I thought there was no dish more crowd-pleasing than mac and cheese, until I served this kimchi mac at an event and it emptied faster than I could ever fill it back up. Whenever I bring this to family, friend, and client events, everyone is always excited to see it—which, of course, is the happiest reaction a chef could ever receive.
I find that the trick is sautéing the kimchi in butter. Since kimchi is acidic from the pickling with lots of liquid from the Napa cabbage, sautéing it will help reduce the water content and concentrate the natural flavors and oils. It also creates an incredible mornay sauce that won’t separate itself from the milk solids. Best of all, kimchi packs such an incredible punch of flavor, it’s guaranteed to enhance your already delicious mac.
Yields 6 to 8 servings
1 lb [455 g] cavatappi pasta or any preferred tube pasta
6 Tbsp [170 g] unsalted butter
4 oz. [115g] spicy napa cabbage kimchi, chopped into 1-inch pieces (a beginner’s portion of kimchi! Feel free to add more to your liking!)
2 Tbsp all-purpose flour
2 cups [480 ml] whole milk
1 tsp kosher salt
½ tsp white pepper
¼ tsp mustard powder
¼ tsp smoked paprika
1 lb [455 g] extra sharp cheddar cheese, grated
8 oz. [230 g] gruyere cheese, grated
¼ cup [20 g] grated pecorino cheese
¼ cup [60 ml] 2% Greek yogurt, crumbled bacon & chopped scallions (optional)
Crumbled cooked bacon, for garnish (optional)
Chopped green onions, for garnish (optional)
Cook the pasta according to the package instructions until al dente. Before straining the pasta, carefully measure and reserve 5 Tbsp [75 ml] of the pasta water. Drain the pasta completely and set aside.
In a 5-qt. [4.7 L] pot over medium-high heat, melt the butter, tilting the pot to coat the bottom. Let it heat for about 1 minute. Add the chopped kimchi and saute’ for about 5 to 7 minutes, or until the cabbage has softened and the liquid has reduced by about half.
Add in the flour, and whisking it with the kimchi until completely combined to create a roux.
Gradually add in the milk, whisking constantly. Turn the heat to low and continue whisking, occasionally gently scraping up the sticky bits at the bottom of the pot with the whisk.
Add the salt, white pepper, mustard powder, and smoked paprika, and continue whisking for about 3 minutes or until the sauce thickens.

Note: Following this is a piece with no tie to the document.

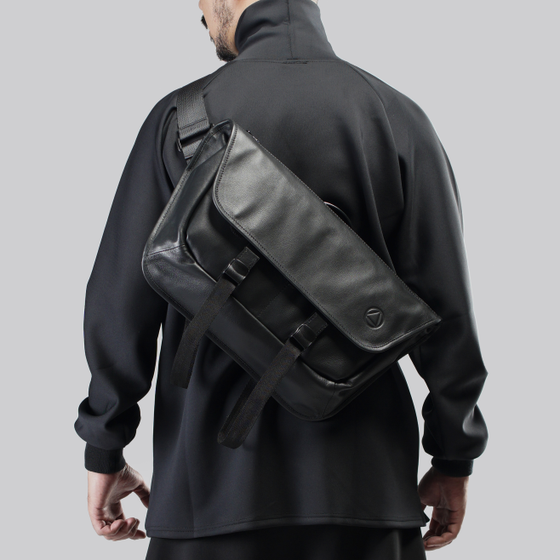 Image of AR-11M56 CROSSBODY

Gradually add the cheddar, gruyere, and pecorino cheeses and stir with a wooden spoon until they all have melted into the sauce, and the sauce texture is smooth.

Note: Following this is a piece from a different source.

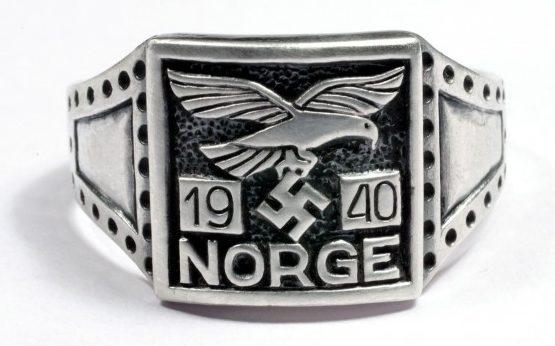 Перстень пилота дивизии СС «Norge» с надписью Norge и датой - 1940. Перстень изготовлен из серебра 830 пробы с применением чернения.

Gradually fold the cooked pasta into the sauce until combined. Add the reserved pasta water to ensure the pasta bonds with the kimchi sauce, and to thin out the sauce’s consistency. Turn off the heat.
Remove from the heat and mix in the yogurt (if using; it adds a bit of tanginess). Garnish with bacon crumbles (if using) and green onions (if using).
Serve hot. Store any leftovers in an airtight container in the refrigerator for up to 5 days. To reheat in the microwave, place the kimchi mac in a microwave-safe bowl and heat on high for 1 minute. To reheat on the stove, place the kimchi mac in a pot or skillet with a generous splash of milk over medium-low heat, breaking it up and stirring with a wooden spoon. It tastes even better the next day!
This sounds dreamy! I also have a Korean background so I make my own kimchi and use it in so many dishes - but never in mac and cheese. 🤯 That will be remedied this weekend!
Love love love the sound of this. Kimchi is one of my favourite pickles - I always have a jar in the fridge and they never last long! And dang, Kimchi Mac and Cheese sounds outrageously good. And it is true, sautéing Kimchi changes its flavour profile in a really interesting way - I love making Kimchi fried rice for example.